Raveena Oberoi is the owner of Just Cakes, a bespoke custom cake company in Metro Vancouver. She definitely has a sweet tooth along for all things creative and crafty. It’s this love for creativity that got Raveena into baking cakes at the age of sixteen. What started off as a hobby, soon became a full-fledged business over the last seven years. Opening up her own business was both challenging and rewarding but definitely worth the plunge. She juggles being a cake maker and a behaviour interventionist working with children… and yes it can be done.
As a South Asian Woman that has grown up around certain ideals and notions of what exactly a South Asian woman should be, should do, should strive for, venturing out of that bubble to open up my own business wasn’t easy. I was sixteen when I knew I wanted to start making and selling cakes. At first, it was definitely more of a hobby – I still felt that I must adhere to a traditional, linear pattern of life. Go to school, get a degree, get a stable job, get married, have kids, juggle work and being a housewife. That’s what I constantly saw within the community, so I thought that too would become my outcome. My parents, however didn’t emphasize such a lifestyle. Instead, dreams dominate in our household. The constant support from my parents is the number one reason I stuck with my dream.
When I was seventeen, I moved out of my parents’ home to Vancouver to attend school at the University of British Columbia, pursuing a degree in psychology – my other passion. During this time, my business grew slowly as I took on a few orders each week to help pay for school, groceries and everything else in between. My business grew by word-of-mouth, and still, I didn’t see this as becoming my full-time gig.
When I graduated from UBC, my business grew dramatically. I had to decline orders and shifted from doing 12 weddings in one year, to over 100 the next. It was a conversation around being open to opportunity with a Career Counsellor that shifted my mind-set. We don’t know what the future holds, and that uncertainty is frightening sometimes. As long as we are open to that opportunity, I believe we can’t go wrong. This newfound mindset, led me to Paris, France where I completed a 3-month pastry program at the renowned Ecole Gastronomique Bellouet Conseil.
My biggest advice to other South Asian women would be: Be bold, don’t be afraid to go against the status quo, and most importantly, be assertive for your happiness and positivity. Your support system is important, but you have to be able to support yourself, be your own cheerleader when things get a bit rough. Once you start thinking positively, your universe will change. Stop saying you can or you will, and start saying you are.
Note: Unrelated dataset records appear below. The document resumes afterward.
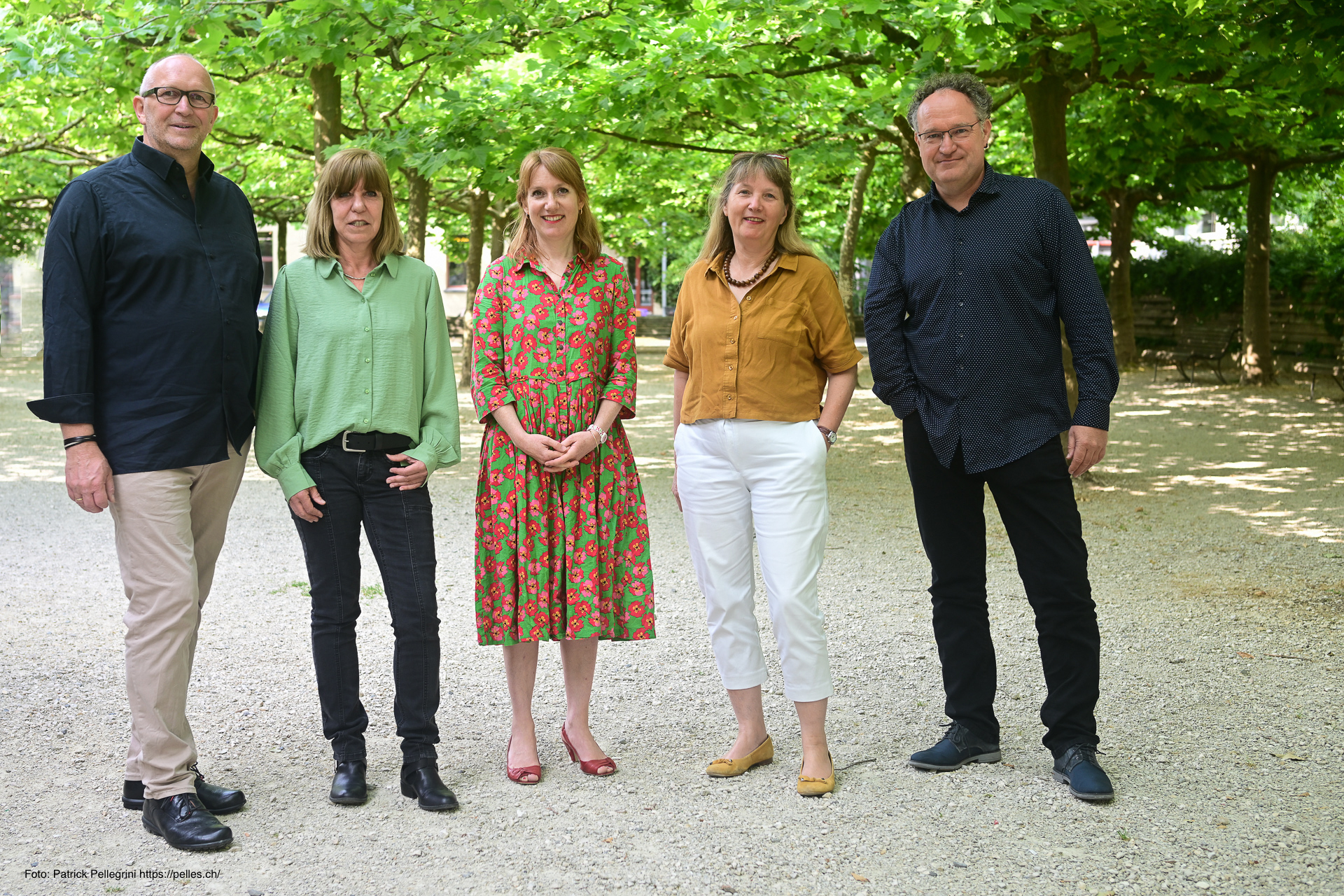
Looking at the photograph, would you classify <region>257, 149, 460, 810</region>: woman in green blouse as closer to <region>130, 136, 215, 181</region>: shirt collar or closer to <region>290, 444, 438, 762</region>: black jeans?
<region>290, 444, 438, 762</region>: black jeans

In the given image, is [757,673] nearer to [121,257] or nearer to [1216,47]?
[121,257]

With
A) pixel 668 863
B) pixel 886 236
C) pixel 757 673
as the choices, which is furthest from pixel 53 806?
pixel 886 236

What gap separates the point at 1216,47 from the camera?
24.6 ft

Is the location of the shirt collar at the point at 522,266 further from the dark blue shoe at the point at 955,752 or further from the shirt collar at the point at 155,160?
the dark blue shoe at the point at 955,752

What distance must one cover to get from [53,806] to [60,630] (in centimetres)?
239

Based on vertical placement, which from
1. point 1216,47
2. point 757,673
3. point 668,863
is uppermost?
point 1216,47

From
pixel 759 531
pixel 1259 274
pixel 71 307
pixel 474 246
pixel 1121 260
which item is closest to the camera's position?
pixel 71 307

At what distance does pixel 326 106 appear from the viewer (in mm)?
9953

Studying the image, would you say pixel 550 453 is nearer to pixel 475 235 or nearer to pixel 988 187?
pixel 988 187

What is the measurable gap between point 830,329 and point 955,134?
28.1 inches

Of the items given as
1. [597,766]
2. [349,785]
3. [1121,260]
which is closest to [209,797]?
[349,785]

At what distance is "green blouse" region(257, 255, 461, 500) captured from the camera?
359 centimetres

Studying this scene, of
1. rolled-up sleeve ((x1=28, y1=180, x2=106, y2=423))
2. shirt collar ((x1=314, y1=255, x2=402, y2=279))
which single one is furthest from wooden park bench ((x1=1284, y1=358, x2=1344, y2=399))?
rolled-up sleeve ((x1=28, y1=180, x2=106, y2=423))

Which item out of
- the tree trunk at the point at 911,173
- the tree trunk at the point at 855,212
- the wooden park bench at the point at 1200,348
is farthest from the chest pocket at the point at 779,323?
the wooden park bench at the point at 1200,348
How important is it to you to make South Asian women feel empowered? What do you to to help South Asian women feel empowered?
It is very important to me to make South Asian women feel empowered. The amount of talent, the amount of depth that I see in the community is outstanding. But our voices are often suppressed by the overlying notion that we are the weaker sex. That we are a minority. That essentially, we are not good enough to rise above. Once you shift your mindset, you shift your universe. At every event that I do, I start off with a speech about the power of positivity, especially about the way we talk about ourselves. I make people compliment themselves on their abilities, on their goals and ambitions, because we don’t hear it enough. Because we should hear it more.
Be positively uncertain, and the universe will reward you.
Helping others, psycho-analyzing, dancing, family, writing, going to Home Sense, pinterest DIYs, anything crafty really.
I do have another job, but it’s kind of my escape; I am a behaviour interventionist working with children with autism. It is my passion away from my passion. Other than that, you can likely find me baking on days off (for personal gluttony, of course), watching Hindi movies, or hanging with my family.
This is something I’m really struggling with right now. It’s difficult to say the least, but I’m managing by setting one day out of the week to do what I want to do. I am also trying to work very early in the morning, and then spend time with my family in the evenings. It’s a struggle, but I think I’m making progress.